16

Latest post of the previous page:

Cholera, znowu zabiłam jakiegoś kota – powiedziała do siebie. - To już trzeci w ciągu dwóch miesięcy


Inna wersja:

Kolejny kot pod kołami. To już pierwszy? Drugi? Trzeci? Straciła rachubę. Wrzesień napełnił ulice kocim piskiem, zawsze noga na hamulcu spóźniała się ułamki sekund. Nie było na to rady, Matylda stała się katem usadzonym wygodnie w samochodowym fotelu.



łapiesz idee? :wink:



Mnie poprawki wydają się być niezbędne. Twoje opowiadanie nie musi być od razu rewelacyjne. Następne też pewnie szału nie zrobi. Ale z biegiem czasu zobaczysz, że stajesz się coraz lepszy. Najważniejsze, żebyś poczuł chęć na zmiany.
Co możesz wiedzieć o życiu, jeśli nigdy się nie biłeś?

17
A, co do czarnego asfaltu i kota - to akurat bylo celowe, chcialem podkreslic ze wszystko bylo czarne i jedno na tle drugiego bylo niewidoczne.


To nie lepiej podać tam np. 'Ciemny asfalt'? Zresztą, przecież sam asfalt bez względu na porę dnia ma prawie czarną barwę. Wystarczyłoby napisać "Asfalt całkowicie zlewał się z nocnymi barwami" i już unikasz brzydkiego powtórzenia. Trzeba pamiętać, że czytelnik to nie imbecyl i czasem może sam do czegoś dojść. ;)

§ **Surowe dane**:

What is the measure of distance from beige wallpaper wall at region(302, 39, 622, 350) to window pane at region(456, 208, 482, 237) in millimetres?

§ **Zadanie do wykonania**: Proszę wypisać wszystkie zdania zakończone znakiem zapytania, które występują w tekście, przytaczając każde z nich w brzmieniu oryginalnym. Dane pochodzą z innego źródła niż tekst.

§ **Odpowiedź pisemna**:
- To już pierwszy?
- Drugi?
- Trzeci?
- łapiesz idee?
- Co możesz wiedzieć o życiu, jeśli nigdy się nie biłeś?
- To nie lepiej podać tam np. 'Ciemny asfalt'?